Клаус не обернулся, услышав, как некто, вошедший в помещение, запер дверь. Как он предполагал — за спиной стояла Мортиша, уставшая от того, что он избегает разговора с ней. А как не избегать, когда она месяц назад потрясла его новостью: «Милый, ты скоро станешь отцом».
— Что за дела, Ник? — устало выдохнув, она опустилась в кресло, склонив голову вправо. — Объясни, чего ты боишься? Твоя семья рядом, твои гибриды рядом. В случае опасности они защитят нас или дадут фору...
Резко обернувшись, Клаус явил ее взору звериный оскал — радужка глаз окрасилась в золотой.
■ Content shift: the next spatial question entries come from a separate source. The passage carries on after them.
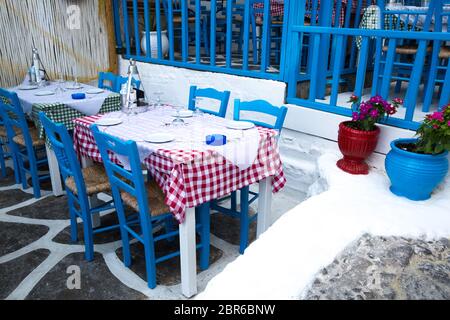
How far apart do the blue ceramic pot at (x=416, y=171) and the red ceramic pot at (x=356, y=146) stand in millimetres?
292

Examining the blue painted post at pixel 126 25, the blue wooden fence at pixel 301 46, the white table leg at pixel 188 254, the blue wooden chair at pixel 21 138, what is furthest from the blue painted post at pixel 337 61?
the blue painted post at pixel 126 25

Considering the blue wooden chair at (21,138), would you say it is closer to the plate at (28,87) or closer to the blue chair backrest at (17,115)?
the blue chair backrest at (17,115)

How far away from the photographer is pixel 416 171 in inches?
91.7

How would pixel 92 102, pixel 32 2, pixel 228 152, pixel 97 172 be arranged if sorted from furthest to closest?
1. pixel 32 2
2. pixel 92 102
3. pixel 97 172
4. pixel 228 152

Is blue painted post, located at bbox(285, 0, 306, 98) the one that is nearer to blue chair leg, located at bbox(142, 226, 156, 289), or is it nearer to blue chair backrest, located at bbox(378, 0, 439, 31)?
blue chair backrest, located at bbox(378, 0, 439, 31)

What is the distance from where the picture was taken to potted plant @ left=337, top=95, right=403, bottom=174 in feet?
8.97

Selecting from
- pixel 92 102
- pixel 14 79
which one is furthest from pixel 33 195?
pixel 14 79

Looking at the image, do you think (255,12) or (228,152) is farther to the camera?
(255,12)

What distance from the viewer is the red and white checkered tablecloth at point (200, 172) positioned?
203 centimetres

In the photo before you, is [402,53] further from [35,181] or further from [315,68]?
[35,181]

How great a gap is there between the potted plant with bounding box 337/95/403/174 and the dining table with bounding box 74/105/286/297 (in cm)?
60

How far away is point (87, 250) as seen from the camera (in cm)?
256
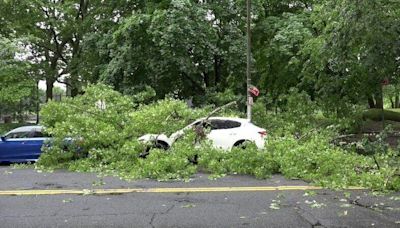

Мортиша не дрогнула, привыкнув к его вспыльчивости и единственной близкой ему стратегии — нападению.
— Перестань разговаривать со мной, как с недалеким ребенком. У тебя есть Давина и этот паршивец Кай. Ступай, подотри им сопли. — Он вернул взгляд на окно, начищенное до блеска, понадеявшись, что Мортиша уйдет, оставит его, не став терпеть грубость.
— Тогда перестань бегать от меня. Сядь и поговори со мной! — за три года терапии, пытаясь побороть призраков прошлого и подавить внутренний голосок, Мортиша уяснила крепко-накрепко: самое действенное решение — выговориться. — Прошу тебя, давай поговорим. Это важно для меня, Ник. Твое состояние мне не безразлично.
Смежив веки, Клаус шумно выдохнул. Он знал: Мортиша не отступит, пока не добьется своего. Минуту-другую простояв неподвижно, он все же соизволил сократить между ними незначительное расстояние и, прислонившись бедром к письменному столу, потянулся к ее ладони, осторожно сжав пальцы.
— Что ты хочешь услышать?
— Правду. Только и всего. — Соскользнув на край кресла, Мортиша коснулась ладонью его щеки, с нежностью очертив контур челюсти. — Что тебя гложет? Чего ты страшишься?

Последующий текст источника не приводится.